Amid roll cart debate, injuries continue for sanitation workers
COLUMBIA - For the past several months, the city of Columbia has been discussing with residents a possible switch to a roll cart trash collection system. One aspect of the debate between the city and its residents is the continued safety of sanitation workers.
"On the residential collection crew, we get a lot of turned ankles, twisted knees, back strains, shoulder, elbow, different muscular groups because of the repetition of the heavy lifting requirements," Columbia Solid Waste Utility Manager Cynthia Mitchell said.
Opponents of the proposal say roll carts would be tougher to move than trash bags, could blow over and could also cost residents and the city more money. Currently, residents pay between $14.42 and $15.42 per month for curbside trash pick-up.
If the roll cart system passes, residents would place their trash bags in roll carts. The roll carts come in different sizes, allowing residents and businesses to choose a cart that best fits their respective trash output. A trash truck would pull up to the side of the cart, pick up the bin and dump the trash in the truck.
"The average household puts out an average of two bags of trash a day," Mitchell said. "The average household count on a residential route is 900. So, you're talking 1,800 bags or more for some workers."

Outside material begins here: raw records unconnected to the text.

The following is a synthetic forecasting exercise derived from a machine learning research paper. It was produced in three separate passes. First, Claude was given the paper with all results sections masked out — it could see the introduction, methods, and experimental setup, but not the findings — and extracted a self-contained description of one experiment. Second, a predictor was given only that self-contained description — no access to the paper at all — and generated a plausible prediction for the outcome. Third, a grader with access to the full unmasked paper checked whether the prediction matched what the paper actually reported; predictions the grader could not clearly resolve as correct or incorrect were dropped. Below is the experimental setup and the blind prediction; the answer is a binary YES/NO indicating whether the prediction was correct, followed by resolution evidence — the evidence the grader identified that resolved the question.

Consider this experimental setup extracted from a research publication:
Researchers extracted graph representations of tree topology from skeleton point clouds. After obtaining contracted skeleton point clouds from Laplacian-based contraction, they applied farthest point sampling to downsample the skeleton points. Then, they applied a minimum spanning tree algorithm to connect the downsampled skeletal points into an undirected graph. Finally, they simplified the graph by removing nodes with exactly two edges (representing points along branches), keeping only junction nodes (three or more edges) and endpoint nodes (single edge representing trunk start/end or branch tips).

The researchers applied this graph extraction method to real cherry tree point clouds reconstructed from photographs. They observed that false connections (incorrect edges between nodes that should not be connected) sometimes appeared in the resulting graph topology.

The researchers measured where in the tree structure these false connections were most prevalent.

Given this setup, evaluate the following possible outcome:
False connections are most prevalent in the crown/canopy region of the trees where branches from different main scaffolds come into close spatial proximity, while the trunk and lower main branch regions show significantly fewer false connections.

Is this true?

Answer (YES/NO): YES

Mitchell said that a switch to roll carts would yield more benefits to workers than the current system.
"It would eliminate the lifting of materials. I think we would experience fewer turnovers. It would give the employees better job satisfaction," Mitchell said. "That's important to us, we can't run the trucks if we have no people."
Currently, residents place their bags of trash on the curb. Sanitation workers jump off the truck, grab the bags and then toss them in the back of the truck. Mitchell said the sheer number of trash bags picked up daily by sanitation workers has an adverse effect on their bodies.
Columbia Sanitation Worker Jamel Joyner, who has been working trash collection for five years, has been injured on the job several times.
"It was winter time and we were going down a cul-de-sac and the truck slipped at the bottom on a patch of ice. I fell of the truck and grabbed myself. I was holding myself up and I turned around and hit my neck on the bottom of the step," Joyner said.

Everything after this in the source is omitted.